**YOUR GOAL:** Add 60 to every distance and pixel coordinate in the answers, then write out the stretch of lines from the one containing "What is the distance from" through the end of the records, requests included and left unchanged. Give only those lines.

**DATASET EXCERPTS:**
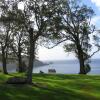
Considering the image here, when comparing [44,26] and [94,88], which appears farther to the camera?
[44,26]

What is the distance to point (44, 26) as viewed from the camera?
1746 inches

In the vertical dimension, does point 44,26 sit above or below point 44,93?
above

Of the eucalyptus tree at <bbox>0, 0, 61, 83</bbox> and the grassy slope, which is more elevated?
the eucalyptus tree at <bbox>0, 0, 61, 83</bbox>

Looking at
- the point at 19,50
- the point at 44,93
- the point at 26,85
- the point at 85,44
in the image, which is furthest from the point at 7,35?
the point at 44,93

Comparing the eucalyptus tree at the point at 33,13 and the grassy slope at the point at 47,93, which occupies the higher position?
the eucalyptus tree at the point at 33,13

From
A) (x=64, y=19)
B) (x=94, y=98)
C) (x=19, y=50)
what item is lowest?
(x=94, y=98)

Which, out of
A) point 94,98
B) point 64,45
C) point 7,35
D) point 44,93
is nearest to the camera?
point 94,98

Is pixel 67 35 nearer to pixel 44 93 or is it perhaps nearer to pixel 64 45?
pixel 64 45

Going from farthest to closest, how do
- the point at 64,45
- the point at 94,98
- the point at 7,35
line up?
the point at 64,45, the point at 7,35, the point at 94,98

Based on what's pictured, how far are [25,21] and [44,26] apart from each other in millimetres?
2737

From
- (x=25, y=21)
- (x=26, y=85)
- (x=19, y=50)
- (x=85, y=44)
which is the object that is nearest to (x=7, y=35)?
(x=19, y=50)

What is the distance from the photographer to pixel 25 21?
44.6m

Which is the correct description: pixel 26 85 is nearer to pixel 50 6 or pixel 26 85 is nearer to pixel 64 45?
pixel 50 6

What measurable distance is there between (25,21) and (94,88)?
13.5 m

**REPLY TO THE EXERCISE:**
What is the distance from the photographer to pixel 25 21?
104.6m

Which is the correct description: pixel 26 85 is nearer to pixel 50 6 or pixel 26 85 is nearer to pixel 64 45?
pixel 110 66

What measurable distance is there between (25,21) and (94,88)?
73.5 m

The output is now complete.